Matching is interpreted and slow. Every time a fact arrives, the TRE walks every candidate rule’s pattern with a generic unify. FTRE instead compiles each rule once, at definition time, into ordinary Lisp functions: a match procedure that tests shape and binds variables with open-coded car/cdr/eq tests, and a body procedure that runs the rule’s action. You pay a little compile time once and win at every match afterward.
It can only chain forward over things it already believes. Real problem solving needs hypothetical reasoning: “suppose P were true; what follows? Oops, contradiction, so P is false.” FTRE adds assumptions and logical contexts. A context is the set of assumptions currently in force; contexts are organized as a stack, which is exactly what makes the search depth-first. A special kind of rule, the a-rule (assumption rule), introduces an assumption, explores the resulting subcontext, and then pops back out.
It will happily search forever. A hypothetical search tree can be infinite. FTRE adds resource bounds – limits on how deep the assumption stack may go, and (a natural extension, see Exercise 12) on how many assumptions may be made in total – so the engine degrades gracefully instead of looping.

The “F” in FTRE is for “focused,” and that focus comes precisely from the context stack plus the bounds: at any moment the engine is concentrating on one branch of the hypothetical search tree, with a hard ceiling on how far it will chase it.

If you remember one sentence from this chapter, make it this: FTRE = compiled TRE + a stack of assumption contexts + resource bounds. Everything below is detail on those three moves.

Concepts, step by step

1. Car-indexing (carried over from the TRE)

Both the TRE and FTRE key every fact and every rule trigger by its leftmost constant symbol (the car of the pattern, hence “car-indexing”). The database is a hash table from that symbol to a dbclass bucket holding all the facts and rules whose pattern starts with that symbol. When a new fact arrives, the engine only ever tries to match it against rules in the same bucket. This is the only indexing the system has, and it is cheap and effective because most patterns are distinguished by their predicate. Our package keeps the exact same scheme: see get_dbclass in ../src/ltms/tre/engine.py and ../src/ltms/ltre.py.

Hold on to this fact, because Exercise 4 asks what happens if you give each dbclass its own rule and fact stacks instead of scanning global ones, and Exercise 1 asks whether the shape-checking tests inside the matcher are redundant given this indexing.

(TASK SET):
1. Decide whether each statement agrees with the FTRE passage, answering yes or no and quoting the words from the passage that settle it. (a) FTRE compiles each rule once, at definition time. (b) FTRE organizes its contexts as a queue, which makes its search breadth-first. (c) Car-indexing is one of several indexing schemes in the system.
2. Extend the FTRE passage past its final sentence by writing the next numbered section of its step-by-step concepts.

(EXTRACTED DATA):
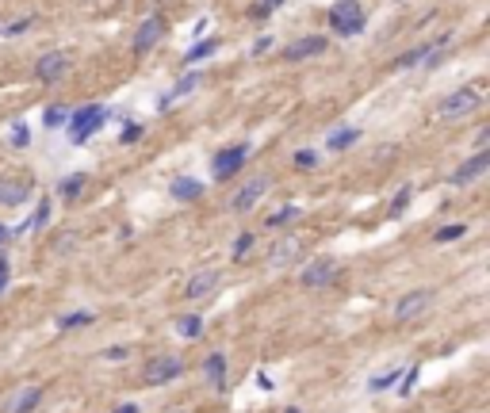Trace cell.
Here are the masks:
<instances>
[{"instance_id":"cell-21","label":"cell","mask_w":490,"mask_h":413,"mask_svg":"<svg viewBox=\"0 0 490 413\" xmlns=\"http://www.w3.org/2000/svg\"><path fill=\"white\" fill-rule=\"evenodd\" d=\"M203 375H207V383H223L226 379V356L211 352L207 360H203Z\"/></svg>"},{"instance_id":"cell-14","label":"cell","mask_w":490,"mask_h":413,"mask_svg":"<svg viewBox=\"0 0 490 413\" xmlns=\"http://www.w3.org/2000/svg\"><path fill=\"white\" fill-rule=\"evenodd\" d=\"M268 184H272L268 176H253V180L245 184V188H241L238 195H234V203H230V206H234V211H253V206H257L261 199H265Z\"/></svg>"},{"instance_id":"cell-35","label":"cell","mask_w":490,"mask_h":413,"mask_svg":"<svg viewBox=\"0 0 490 413\" xmlns=\"http://www.w3.org/2000/svg\"><path fill=\"white\" fill-rule=\"evenodd\" d=\"M406 203H410V188H402V191H399V199L390 203V215H402V211H406Z\"/></svg>"},{"instance_id":"cell-3","label":"cell","mask_w":490,"mask_h":413,"mask_svg":"<svg viewBox=\"0 0 490 413\" xmlns=\"http://www.w3.org/2000/svg\"><path fill=\"white\" fill-rule=\"evenodd\" d=\"M471 111H479V92L475 88H456V92H449V96L440 99L437 115L440 119H464V115H471Z\"/></svg>"},{"instance_id":"cell-32","label":"cell","mask_w":490,"mask_h":413,"mask_svg":"<svg viewBox=\"0 0 490 413\" xmlns=\"http://www.w3.org/2000/svg\"><path fill=\"white\" fill-rule=\"evenodd\" d=\"M42 123L46 126H62V123H69V111H62V108H50L46 115H42Z\"/></svg>"},{"instance_id":"cell-11","label":"cell","mask_w":490,"mask_h":413,"mask_svg":"<svg viewBox=\"0 0 490 413\" xmlns=\"http://www.w3.org/2000/svg\"><path fill=\"white\" fill-rule=\"evenodd\" d=\"M333 276H337V265H333L330 256H318V260H310L307 268H303V287H330Z\"/></svg>"},{"instance_id":"cell-29","label":"cell","mask_w":490,"mask_h":413,"mask_svg":"<svg viewBox=\"0 0 490 413\" xmlns=\"http://www.w3.org/2000/svg\"><path fill=\"white\" fill-rule=\"evenodd\" d=\"M464 233H467L464 222H449V226H440L437 230V241H456V238H464Z\"/></svg>"},{"instance_id":"cell-33","label":"cell","mask_w":490,"mask_h":413,"mask_svg":"<svg viewBox=\"0 0 490 413\" xmlns=\"http://www.w3.org/2000/svg\"><path fill=\"white\" fill-rule=\"evenodd\" d=\"M314 161H318L314 149H299V153H295V169H314Z\"/></svg>"},{"instance_id":"cell-6","label":"cell","mask_w":490,"mask_h":413,"mask_svg":"<svg viewBox=\"0 0 490 413\" xmlns=\"http://www.w3.org/2000/svg\"><path fill=\"white\" fill-rule=\"evenodd\" d=\"M69 54H62V50H54V54H42L39 61H35V77H39L42 84H54V81H62V77L69 73Z\"/></svg>"},{"instance_id":"cell-8","label":"cell","mask_w":490,"mask_h":413,"mask_svg":"<svg viewBox=\"0 0 490 413\" xmlns=\"http://www.w3.org/2000/svg\"><path fill=\"white\" fill-rule=\"evenodd\" d=\"M180 375H184V364L176 356H158V360L146 367V383H150V387H165V383L180 379Z\"/></svg>"},{"instance_id":"cell-39","label":"cell","mask_w":490,"mask_h":413,"mask_svg":"<svg viewBox=\"0 0 490 413\" xmlns=\"http://www.w3.org/2000/svg\"><path fill=\"white\" fill-rule=\"evenodd\" d=\"M8 287V260H4V256H0V291Z\"/></svg>"},{"instance_id":"cell-22","label":"cell","mask_w":490,"mask_h":413,"mask_svg":"<svg viewBox=\"0 0 490 413\" xmlns=\"http://www.w3.org/2000/svg\"><path fill=\"white\" fill-rule=\"evenodd\" d=\"M46 222H50V199H42V203L35 206V215L27 218V222L19 226L16 233H27V230H42V226H46Z\"/></svg>"},{"instance_id":"cell-42","label":"cell","mask_w":490,"mask_h":413,"mask_svg":"<svg viewBox=\"0 0 490 413\" xmlns=\"http://www.w3.org/2000/svg\"><path fill=\"white\" fill-rule=\"evenodd\" d=\"M115 413H138V405H119Z\"/></svg>"},{"instance_id":"cell-18","label":"cell","mask_w":490,"mask_h":413,"mask_svg":"<svg viewBox=\"0 0 490 413\" xmlns=\"http://www.w3.org/2000/svg\"><path fill=\"white\" fill-rule=\"evenodd\" d=\"M360 126H337V131L326 138V149H333V153H341V149H349V146H357L360 142Z\"/></svg>"},{"instance_id":"cell-26","label":"cell","mask_w":490,"mask_h":413,"mask_svg":"<svg viewBox=\"0 0 490 413\" xmlns=\"http://www.w3.org/2000/svg\"><path fill=\"white\" fill-rule=\"evenodd\" d=\"M84 184H88V176H84V173H73V176H66V180L58 184V191H62V195H66V199H73L77 191L84 188Z\"/></svg>"},{"instance_id":"cell-30","label":"cell","mask_w":490,"mask_h":413,"mask_svg":"<svg viewBox=\"0 0 490 413\" xmlns=\"http://www.w3.org/2000/svg\"><path fill=\"white\" fill-rule=\"evenodd\" d=\"M280 4H283V0H257V4H253L249 12H253V19H268L276 8H280Z\"/></svg>"},{"instance_id":"cell-28","label":"cell","mask_w":490,"mask_h":413,"mask_svg":"<svg viewBox=\"0 0 490 413\" xmlns=\"http://www.w3.org/2000/svg\"><path fill=\"white\" fill-rule=\"evenodd\" d=\"M299 215H303L299 206H283V211H276V215L268 218V226H272V230H276V226H288V222H295Z\"/></svg>"},{"instance_id":"cell-5","label":"cell","mask_w":490,"mask_h":413,"mask_svg":"<svg viewBox=\"0 0 490 413\" xmlns=\"http://www.w3.org/2000/svg\"><path fill=\"white\" fill-rule=\"evenodd\" d=\"M245 157H249V146L218 149L215 157H211V173H215V180H226V176H234L241 165H245Z\"/></svg>"},{"instance_id":"cell-34","label":"cell","mask_w":490,"mask_h":413,"mask_svg":"<svg viewBox=\"0 0 490 413\" xmlns=\"http://www.w3.org/2000/svg\"><path fill=\"white\" fill-rule=\"evenodd\" d=\"M27 142H31V134H27V126H23V123H16V126H12V146H19V149H23Z\"/></svg>"},{"instance_id":"cell-15","label":"cell","mask_w":490,"mask_h":413,"mask_svg":"<svg viewBox=\"0 0 490 413\" xmlns=\"http://www.w3.org/2000/svg\"><path fill=\"white\" fill-rule=\"evenodd\" d=\"M490 169V153L482 149V153H475L471 161H464V165L456 169V173L449 176V184H456V188H464V184H471V180H479L482 173Z\"/></svg>"},{"instance_id":"cell-7","label":"cell","mask_w":490,"mask_h":413,"mask_svg":"<svg viewBox=\"0 0 490 413\" xmlns=\"http://www.w3.org/2000/svg\"><path fill=\"white\" fill-rule=\"evenodd\" d=\"M218 283H223L218 268H200V272H191L188 283H184V298H207V295H215Z\"/></svg>"},{"instance_id":"cell-43","label":"cell","mask_w":490,"mask_h":413,"mask_svg":"<svg viewBox=\"0 0 490 413\" xmlns=\"http://www.w3.org/2000/svg\"><path fill=\"white\" fill-rule=\"evenodd\" d=\"M288 413H299V410H288Z\"/></svg>"},{"instance_id":"cell-9","label":"cell","mask_w":490,"mask_h":413,"mask_svg":"<svg viewBox=\"0 0 490 413\" xmlns=\"http://www.w3.org/2000/svg\"><path fill=\"white\" fill-rule=\"evenodd\" d=\"M39 402H42V387H39V383H31V387L12 390V394L4 398V405H0V413H31Z\"/></svg>"},{"instance_id":"cell-1","label":"cell","mask_w":490,"mask_h":413,"mask_svg":"<svg viewBox=\"0 0 490 413\" xmlns=\"http://www.w3.org/2000/svg\"><path fill=\"white\" fill-rule=\"evenodd\" d=\"M368 23V12L360 0H337L330 8V27L341 35V39H352V35H360Z\"/></svg>"},{"instance_id":"cell-25","label":"cell","mask_w":490,"mask_h":413,"mask_svg":"<svg viewBox=\"0 0 490 413\" xmlns=\"http://www.w3.org/2000/svg\"><path fill=\"white\" fill-rule=\"evenodd\" d=\"M215 50H218V39H200L188 54H184V61H203V58H211Z\"/></svg>"},{"instance_id":"cell-13","label":"cell","mask_w":490,"mask_h":413,"mask_svg":"<svg viewBox=\"0 0 490 413\" xmlns=\"http://www.w3.org/2000/svg\"><path fill=\"white\" fill-rule=\"evenodd\" d=\"M35 191V184L19 180V176H0V206H19L27 203Z\"/></svg>"},{"instance_id":"cell-36","label":"cell","mask_w":490,"mask_h":413,"mask_svg":"<svg viewBox=\"0 0 490 413\" xmlns=\"http://www.w3.org/2000/svg\"><path fill=\"white\" fill-rule=\"evenodd\" d=\"M138 138H142V126L138 123H131L123 134H119V142H126V146H131V142H138Z\"/></svg>"},{"instance_id":"cell-16","label":"cell","mask_w":490,"mask_h":413,"mask_svg":"<svg viewBox=\"0 0 490 413\" xmlns=\"http://www.w3.org/2000/svg\"><path fill=\"white\" fill-rule=\"evenodd\" d=\"M299 253H303V241L295 238V233H288V238H280L272 249H268V265H272V268H288Z\"/></svg>"},{"instance_id":"cell-27","label":"cell","mask_w":490,"mask_h":413,"mask_svg":"<svg viewBox=\"0 0 490 413\" xmlns=\"http://www.w3.org/2000/svg\"><path fill=\"white\" fill-rule=\"evenodd\" d=\"M402 379V367H390V372H383V375H375L372 383H368V390H387V387H395V383Z\"/></svg>"},{"instance_id":"cell-37","label":"cell","mask_w":490,"mask_h":413,"mask_svg":"<svg viewBox=\"0 0 490 413\" xmlns=\"http://www.w3.org/2000/svg\"><path fill=\"white\" fill-rule=\"evenodd\" d=\"M126 356H131V348L115 345V348H108V352H104V360H126Z\"/></svg>"},{"instance_id":"cell-31","label":"cell","mask_w":490,"mask_h":413,"mask_svg":"<svg viewBox=\"0 0 490 413\" xmlns=\"http://www.w3.org/2000/svg\"><path fill=\"white\" fill-rule=\"evenodd\" d=\"M249 249H253V233H238V241H234V260H245Z\"/></svg>"},{"instance_id":"cell-4","label":"cell","mask_w":490,"mask_h":413,"mask_svg":"<svg viewBox=\"0 0 490 413\" xmlns=\"http://www.w3.org/2000/svg\"><path fill=\"white\" fill-rule=\"evenodd\" d=\"M161 39H165V19L153 12V16H146L138 23V31H134V54H150Z\"/></svg>"},{"instance_id":"cell-24","label":"cell","mask_w":490,"mask_h":413,"mask_svg":"<svg viewBox=\"0 0 490 413\" xmlns=\"http://www.w3.org/2000/svg\"><path fill=\"white\" fill-rule=\"evenodd\" d=\"M92 322H96L92 310H73V314L58 318V329H81V325H92Z\"/></svg>"},{"instance_id":"cell-12","label":"cell","mask_w":490,"mask_h":413,"mask_svg":"<svg viewBox=\"0 0 490 413\" xmlns=\"http://www.w3.org/2000/svg\"><path fill=\"white\" fill-rule=\"evenodd\" d=\"M429 291H406V295L395 302V322H414V318H422V310L429 306Z\"/></svg>"},{"instance_id":"cell-20","label":"cell","mask_w":490,"mask_h":413,"mask_svg":"<svg viewBox=\"0 0 490 413\" xmlns=\"http://www.w3.org/2000/svg\"><path fill=\"white\" fill-rule=\"evenodd\" d=\"M169 191H173V199H180V203H184V199L191 203V199H200V195H203V184H200V180H191V176H176Z\"/></svg>"},{"instance_id":"cell-17","label":"cell","mask_w":490,"mask_h":413,"mask_svg":"<svg viewBox=\"0 0 490 413\" xmlns=\"http://www.w3.org/2000/svg\"><path fill=\"white\" fill-rule=\"evenodd\" d=\"M452 42V35H440V39H433V42H422V46H414V50H406L399 61H395V69H414V66H422L425 58H429L433 50H440V46H449Z\"/></svg>"},{"instance_id":"cell-41","label":"cell","mask_w":490,"mask_h":413,"mask_svg":"<svg viewBox=\"0 0 490 413\" xmlns=\"http://www.w3.org/2000/svg\"><path fill=\"white\" fill-rule=\"evenodd\" d=\"M12 238V230H8V226H4V222H0V245H4V241H8Z\"/></svg>"},{"instance_id":"cell-2","label":"cell","mask_w":490,"mask_h":413,"mask_svg":"<svg viewBox=\"0 0 490 413\" xmlns=\"http://www.w3.org/2000/svg\"><path fill=\"white\" fill-rule=\"evenodd\" d=\"M104 119H108V111H104L100 104H88V108H81L77 115H69V138H73V146H84L88 134H96L104 126Z\"/></svg>"},{"instance_id":"cell-10","label":"cell","mask_w":490,"mask_h":413,"mask_svg":"<svg viewBox=\"0 0 490 413\" xmlns=\"http://www.w3.org/2000/svg\"><path fill=\"white\" fill-rule=\"evenodd\" d=\"M326 46H330V42H326L322 35H307V39H295L291 46H283V61H307V58H318V54H326Z\"/></svg>"},{"instance_id":"cell-38","label":"cell","mask_w":490,"mask_h":413,"mask_svg":"<svg viewBox=\"0 0 490 413\" xmlns=\"http://www.w3.org/2000/svg\"><path fill=\"white\" fill-rule=\"evenodd\" d=\"M487 142H490V131H475V153H482Z\"/></svg>"},{"instance_id":"cell-40","label":"cell","mask_w":490,"mask_h":413,"mask_svg":"<svg viewBox=\"0 0 490 413\" xmlns=\"http://www.w3.org/2000/svg\"><path fill=\"white\" fill-rule=\"evenodd\" d=\"M272 42H276V39H268V35H265V39H257V46H253V54H265V50L272 46Z\"/></svg>"},{"instance_id":"cell-19","label":"cell","mask_w":490,"mask_h":413,"mask_svg":"<svg viewBox=\"0 0 490 413\" xmlns=\"http://www.w3.org/2000/svg\"><path fill=\"white\" fill-rule=\"evenodd\" d=\"M196 84H200V73H188V77H180V81H176L173 88H169L165 96H161V111H169V108L176 104V99H180V96H188V92L196 88Z\"/></svg>"},{"instance_id":"cell-23","label":"cell","mask_w":490,"mask_h":413,"mask_svg":"<svg viewBox=\"0 0 490 413\" xmlns=\"http://www.w3.org/2000/svg\"><path fill=\"white\" fill-rule=\"evenodd\" d=\"M176 333H180L184 340H196L203 333V318L200 314H184L180 322H176Z\"/></svg>"}]
</instances>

(ANSWERS BY TASK):
1.
(a) Yes: "FTRE instead compiles each rule once, at definition time, into ordinary Lisp functions"
(b) No: "contexts are organized as a stack, which is exactly what makes the search depth-first"
(c) No: "This is the only indexing the system has"

2.
2. Compiling a rule into a match procedure and a body procedure

This is the technical heart of the chapter. Instead of storing a rule as data and interpreting it, FTRE runs a small code generator at rule-definition time:

build-rule is the top-level driver. For each rule it produces a named match procedure and a named body procedure and installs them.
generate-match-body walks the trigger pattern and emits the code that tests the incoming datum’s shape and extracts variable bindings. For a pattern like (parent ?x ?y) it emits roughly: “is this a cons? is its car the symbol parent? bind ?x to the cadr, bind ?y to the caddr.” These are the (consp p) and car-equality tests Exercise 1 scrutinizes.
generate-unify-tests emits the per-constituent comparisons: eq for symbols, eql for integers, recursion for nested conses. Exercise 11 asks you to extend this to floats and user-defined types, which is genuinely tricky because equality on floats and on arbitrary objects is not the clean, hashable, immutable thing the indexer assumes.

A subtle but important variable in the generator is *bound-vars*: the set of pattern variables that are already bound at the point the generator is emitting code. With multiple triggers, a variable bound by trigger 1 can be reused by trigger 2 – trigger 2 does not re-extract it, it just tests that its position equals the already-bound value. That is what turns a multi-trigger rule into a relational join. Exercise 10 notices that *bound-vars* is threaded into every match procedure even when that procedure does not mention all of them, and asks whether trimming the parameter lists is safe and worthwhile.

3. Multi-trigger rules are joins; a-rules must have exactly one trigger

A rule with several triggers fires once per consistent combination of matches – a join over the database. (The base TRE of Chapters 3-4 had no multi-trigger syntax at all: you built a join by nesting rules, one body installing the next; FTRE adds direct multi-trigger support, and our LTRE follows FTRE here.) For ordinary deductive rules that is fine and useful. But a-rules are restricted to a single trigger, and do-rule raises an error otherwise. Exercise 2 is about why. The short version: an a-rule’s job is “one match -> one assumption -> one subcontext to explore and then pop.” A join would make it ambiguous when and under which bundled binding the assumption should be made, would spawn a combinatorial number of subcontexts, and would wreck the clean push/pop discipline of the context stack. If you really need a conjunction to drive an assumption, derive an intermediate fact with a normal rule first, then trigger the a-rule on that single fact.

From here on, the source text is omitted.